● TASK TO CARRY OUT: Write out the following listing in full, exactly as it reads.

● INFORMATION:
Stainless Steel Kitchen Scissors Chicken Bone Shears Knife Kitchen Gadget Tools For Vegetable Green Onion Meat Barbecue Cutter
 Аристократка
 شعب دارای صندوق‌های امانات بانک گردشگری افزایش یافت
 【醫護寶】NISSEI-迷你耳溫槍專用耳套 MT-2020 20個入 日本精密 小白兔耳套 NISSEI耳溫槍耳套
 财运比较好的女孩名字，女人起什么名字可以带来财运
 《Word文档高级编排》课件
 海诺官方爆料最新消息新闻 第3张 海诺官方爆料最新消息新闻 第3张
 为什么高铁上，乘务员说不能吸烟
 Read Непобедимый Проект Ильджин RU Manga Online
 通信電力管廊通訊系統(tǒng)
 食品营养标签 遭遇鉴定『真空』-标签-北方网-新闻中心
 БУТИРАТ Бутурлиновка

● WRITTEN ANSWER:
Stainless Steel Kitchen Scissors Chicken Bone Shears Knife Kitchen Gadget Tools For Vegetable Green Onion Meat Barbecue Cutter
 Аристократка
 شعب دارای صندوق‌های امانات بانک گردشگری افزایش یافت
 【醫護寶】NISSEI-迷你耳溫槍專用耳套 MT-2020 20個入 日本精密 小白兔耳套 NISSEI耳溫槍耳套
 财运比较好的女孩名字，女人起什么名字可以带来财运
 《Word文档高级编排》课件
 海诺官方爆料最新消息新闻 第3张 海诺官方爆料最新消息新闻 第3张
 为什么高铁上，乘务员说不能吸烟
 Read Непобедимый Проект Ильджин RU Manga Online
 通信電力管廊通訊系統(tǒng)
 食品营养标签 遭遇鉴定『真空』-标签-北方网-新闻中心
 БУТИРАТ Бутурлиновка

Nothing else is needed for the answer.